TASK PROMPT -> Gather every line below that contains the string 'single' and copy each of those lines out in full.

Dataset records:
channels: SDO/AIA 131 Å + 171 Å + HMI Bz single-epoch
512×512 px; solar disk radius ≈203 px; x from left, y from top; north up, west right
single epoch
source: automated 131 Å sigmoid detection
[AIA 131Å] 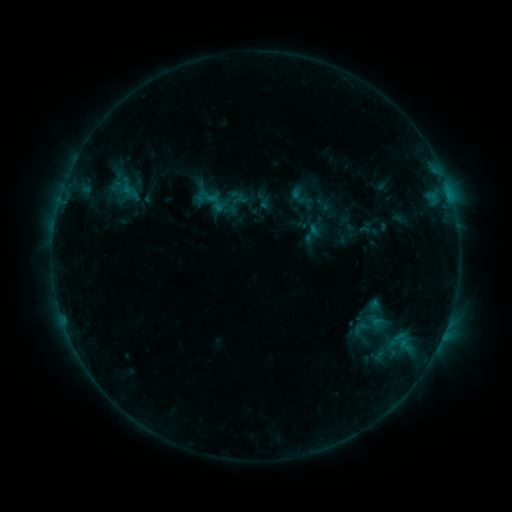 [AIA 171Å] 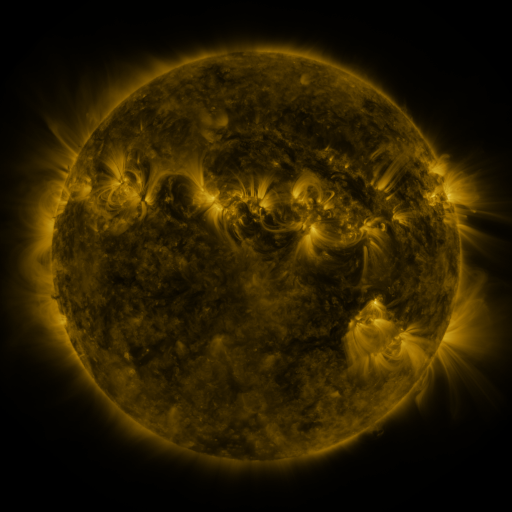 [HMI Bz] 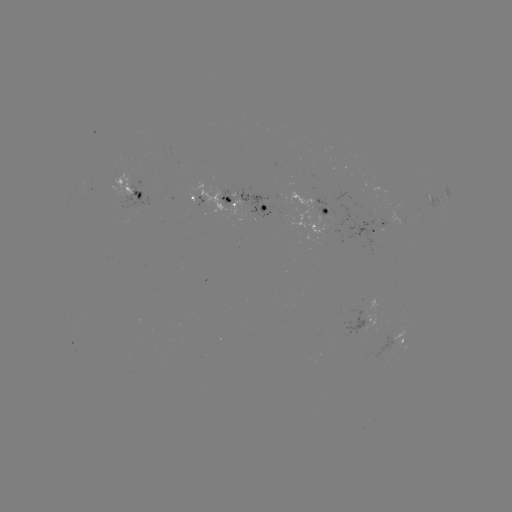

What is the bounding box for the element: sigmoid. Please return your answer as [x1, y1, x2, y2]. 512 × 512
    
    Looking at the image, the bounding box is [194, 190, 208, 204].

COMPLETE ANSWER ->
channels: SDO/AIA 131 Å + 171 Å + HMI Bz single-epoch
single epoch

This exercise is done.